Sonic analogue of black holes in the lab

October 29, 2014 10:05 pm | Updated May 23, 2016 07:00 pm IST

Black holes cannot be produced in the lab, but they can be mimicked and their properties studied, as demonstrated by Jeff Steinhauer of Technion-Israel Institute of Technology. In a paper published recently in Nature Physics, the author describes observing the equivalent of Hawking radiation in a “sonic black hole” created in his lab.

Black holes consist of extremely dense matter giving rise to such a strong gravitational attraction that nothing, not even light, can escape from its edge — called the event horizon However, in 1974, Stephen Hawking proposed that there was a way in which the black hole could emit a faint stream of particles from its edge. This phenomenon is now known as Hawking radiation. This happens in the following way.

In quantum field theory, a vacuum is not completely empty but contains fluctuations — particle-antiparticle pairs form and annihilate each other in a twinkling, and this happens all the time. In the context of a black hole, if such a particle-antiparticle pair formed at the event horizon, it could happen that one member of the pair escapes the edge and the other is swallowed up, thereby leaving a weak flux of particles. This would give rise to Hawking radiation.

This effect is difficult to measure experimentally. So, while there is a theoretical prediction that it would take place, it has not been observed directly. Now, Dr. Steinhauer has created and observed a sonic version of this in the lab using what is called a Bose-Einstein condensate (BEC). The BEC is formed when a gas of bosons is cooled to very low temperatures, close to absolute zero. The gas condenses into a quantum liquid, namely, a liquid in which the quantum effects which normally take place at a microscopic level are observable macroscopically. In other words, the entire fluid behaves like a single entity.
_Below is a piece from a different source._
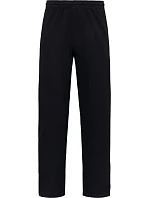 Iconic 250 Open  Pants Tepláky black model 22459175 - Fruit of the Loom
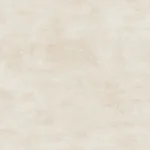 Sandstone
He confined the BEC to a narrow region using a laser. Using another laser, he created a step like “waterfall” potential which accelerated a part of the fluid to supersonic speed while the rest of the fluid remained moving at subsonic speed. This marked off two horizons. The boundary of the supersonic part was like the event horizon because a quantum of sound moving in the BEC cannot escape the boundary of the fluid moving at a supersonic speed.

Llike in the case of a black hole, when pairs of phonons are created near the horizon, there is a chance that one escapes and the other gets trapped within the condensate. This is what happened. Further the trapped phonons kept bouncing between the two horizons and getting amplified in the process, much as a laser does. This phenomenon is called a black hole laser, and the observations strengthen the belief that real black holes would emit Hawking radiation.